Provided entries: Begin
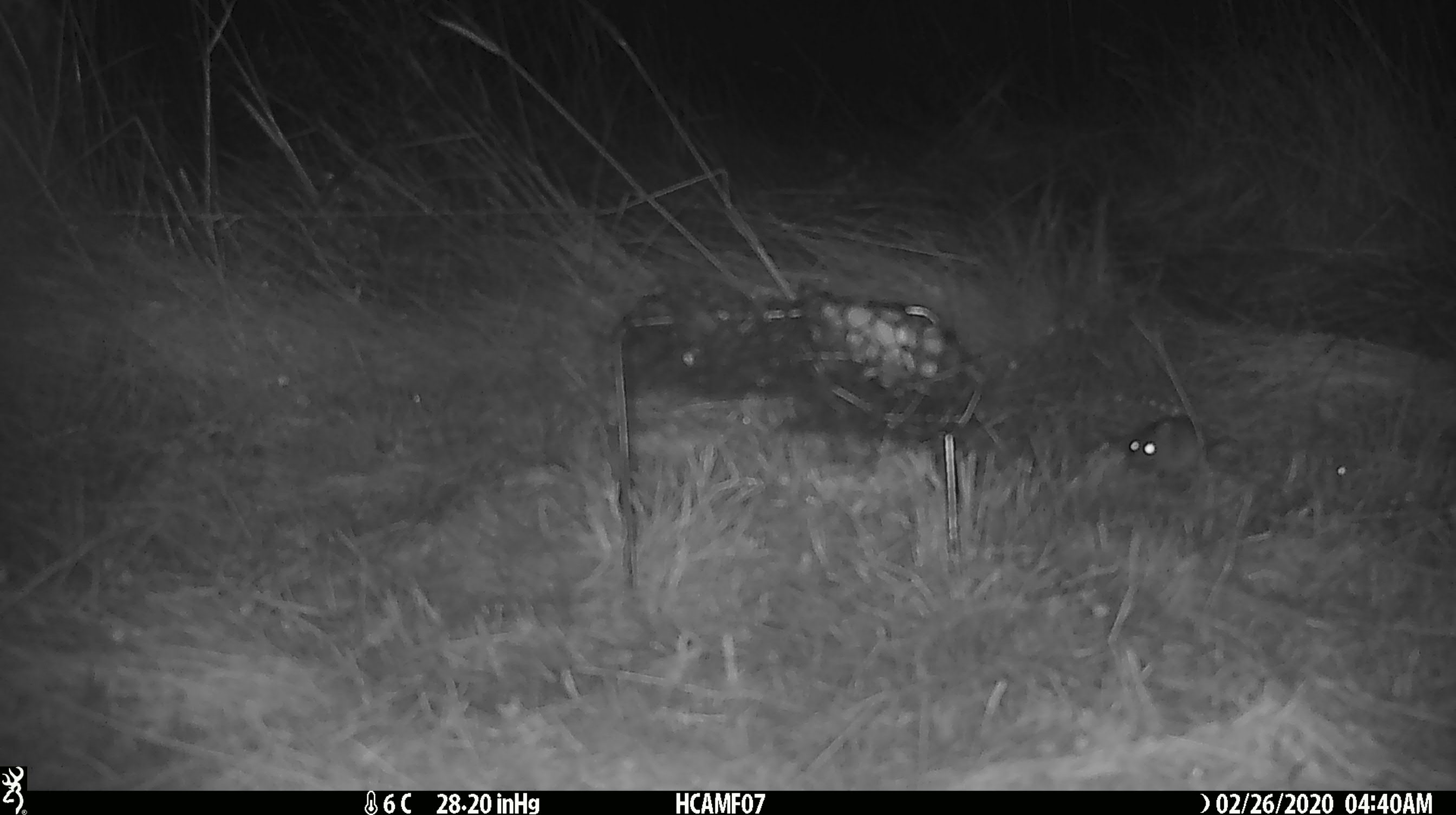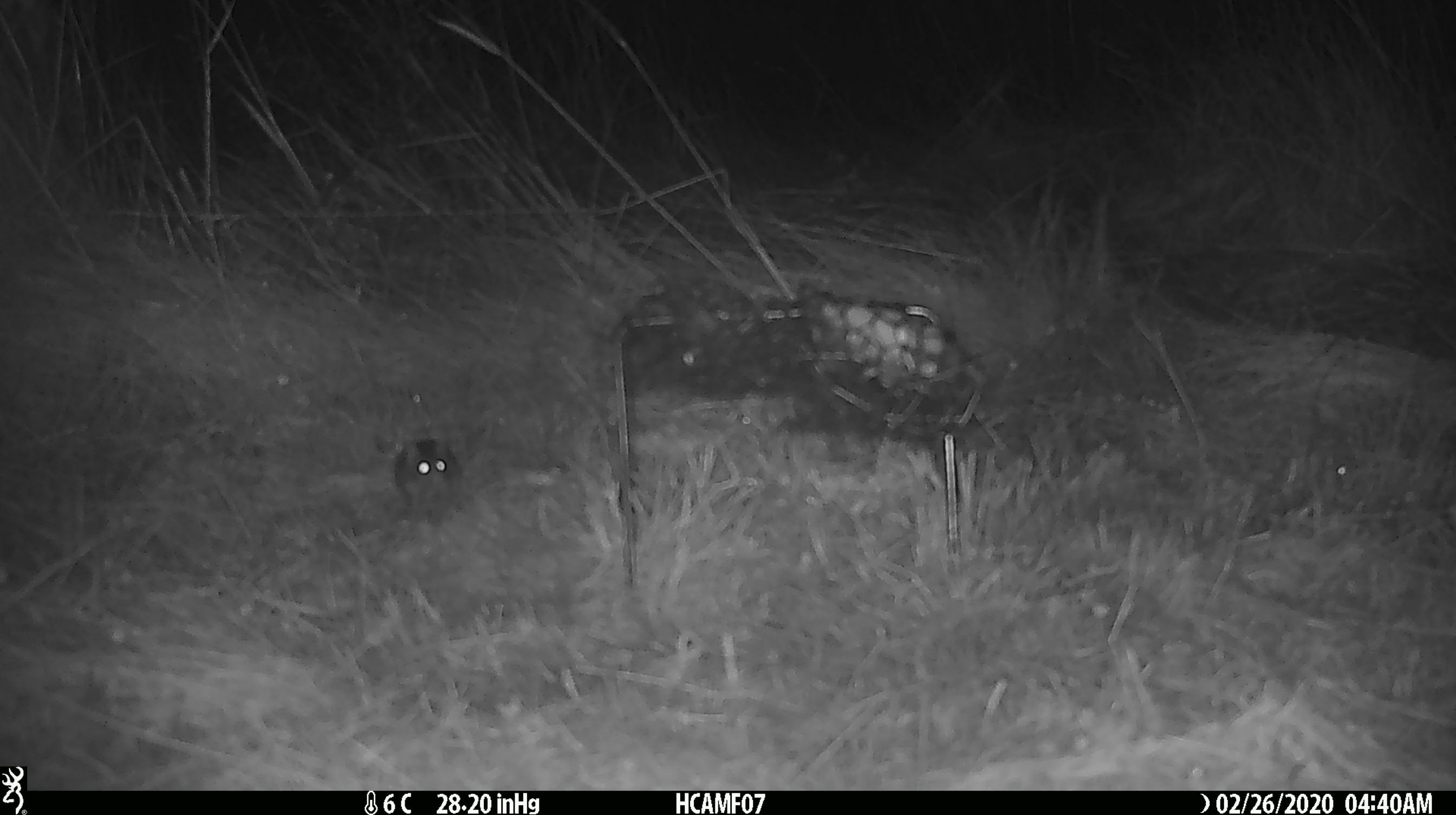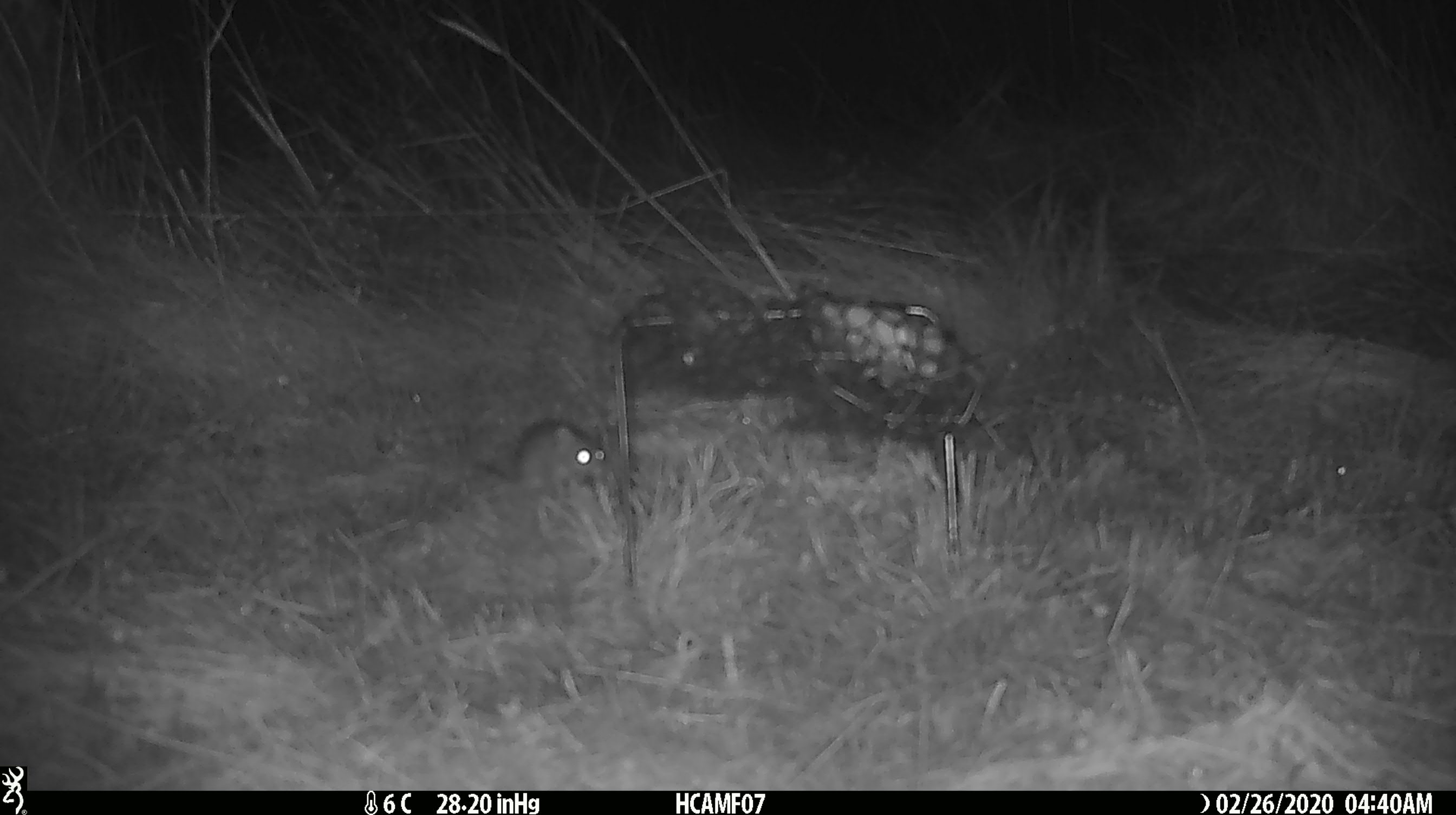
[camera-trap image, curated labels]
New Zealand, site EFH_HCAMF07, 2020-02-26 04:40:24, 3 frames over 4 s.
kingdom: Animalia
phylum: Chordata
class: Mammalia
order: Rodentia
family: Muridae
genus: Mus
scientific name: Mus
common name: mouse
Provided entries: End
▸ Directions
Please repeat each line from the one with "New Zealand, site" through the last line of the data above, and add nothing.

▸ Result below
New Zealand, site EFH_HCAMF07, 2020-02-26 04:40:24, 3 frames over 4 s.
kingdom: Animalia
phylum: Chordata
class: Mammalia
order: Rodentia
family: Muridae
genus: Mus
scientific name: Mus
common name: mouse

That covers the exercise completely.